Paul Cowan evolt at funkwit.com
Thu Oct 17 22:39:01 CDT 2002


the rudytron 9000 wrote:
> the foreign key sits in the "many" table, and points to the "one" table
>
> so it's not a foreign key from Product to Journal, rather, it's a foreign
> key from Journal to Product
>
> similarly, it's a foreign key from Ancillaries to Product

graaargh! I wish I had kept the first draft of that paragraph, before I
re-wrote it to make it clearer. I had it the other way around, I swear --
in fact, not the other way around, but worded differently, which was less
ambiguous (but poorly written, hence the re-write).

However, you're right, it is a common mistake, and one easily made -- I
have been pulled up on that one before. It does, perhaps, seem intuitive
to say "FROM parent TO child", rather than the other way around, which
might lead to these sorts of problems. My bad.


then, elsewhere, he wrote:
> the only thing you have left to learn to become an sql guru, is when
> to use a query, the raw child, when to use a view, the adolescent, and
> when to use a stored procedure, the lover, the mysterious, the
> all-powerful, the inescapable...

I'm printing this out. Fantastic. Stored procedures rule.

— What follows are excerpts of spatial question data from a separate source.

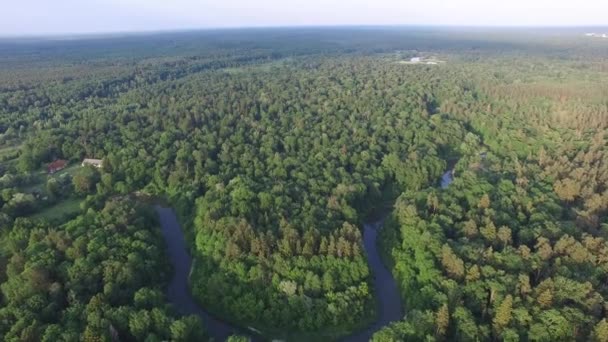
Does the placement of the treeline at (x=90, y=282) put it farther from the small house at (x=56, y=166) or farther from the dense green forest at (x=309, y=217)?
the small house at (x=56, y=166)

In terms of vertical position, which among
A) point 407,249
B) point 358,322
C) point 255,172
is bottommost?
point 358,322

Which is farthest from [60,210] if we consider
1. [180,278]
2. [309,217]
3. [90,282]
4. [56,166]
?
[309,217]

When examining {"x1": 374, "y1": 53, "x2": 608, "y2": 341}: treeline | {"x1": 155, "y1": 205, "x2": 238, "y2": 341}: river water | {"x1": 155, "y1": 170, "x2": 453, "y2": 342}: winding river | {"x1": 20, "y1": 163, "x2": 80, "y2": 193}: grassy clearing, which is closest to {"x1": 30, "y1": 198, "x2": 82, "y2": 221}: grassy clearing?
{"x1": 20, "y1": 163, "x2": 80, "y2": 193}: grassy clearing

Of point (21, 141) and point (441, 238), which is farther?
point (21, 141)

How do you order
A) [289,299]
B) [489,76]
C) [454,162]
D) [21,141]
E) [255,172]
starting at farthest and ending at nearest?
[489,76] → [21,141] → [454,162] → [255,172] → [289,299]

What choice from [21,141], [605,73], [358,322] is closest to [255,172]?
[358,322]

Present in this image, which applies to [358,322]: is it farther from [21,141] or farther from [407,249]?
[21,141]
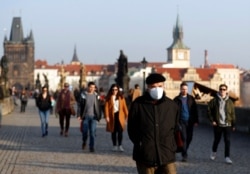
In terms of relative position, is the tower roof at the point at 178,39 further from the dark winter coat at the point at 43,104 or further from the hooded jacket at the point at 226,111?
the hooded jacket at the point at 226,111

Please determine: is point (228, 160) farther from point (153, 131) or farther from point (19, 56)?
point (19, 56)

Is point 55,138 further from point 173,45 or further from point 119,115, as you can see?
point 173,45

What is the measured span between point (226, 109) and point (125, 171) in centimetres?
260

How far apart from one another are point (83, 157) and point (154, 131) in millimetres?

Also, I heartily approve of your use of "an sql" rather than "a sql".
Truly wise are you in the ways of data.

I'm going OT, so:

<tip type="SQL Server" author="Paul Cowan">
Just because system stored procs start with sp_, doesn't mean you should
call yours that. In fact, DON'T. Ever.

Why? Apart from the fact that it makes it unclear which are system and
which are user, it's a performance hit. *Every single time* such a
proc is executed, you'll have an additional cache miss as SQL Server
tries to find the proc. This is a small performance hit, but who
wants ANY performance hit when they don't need one?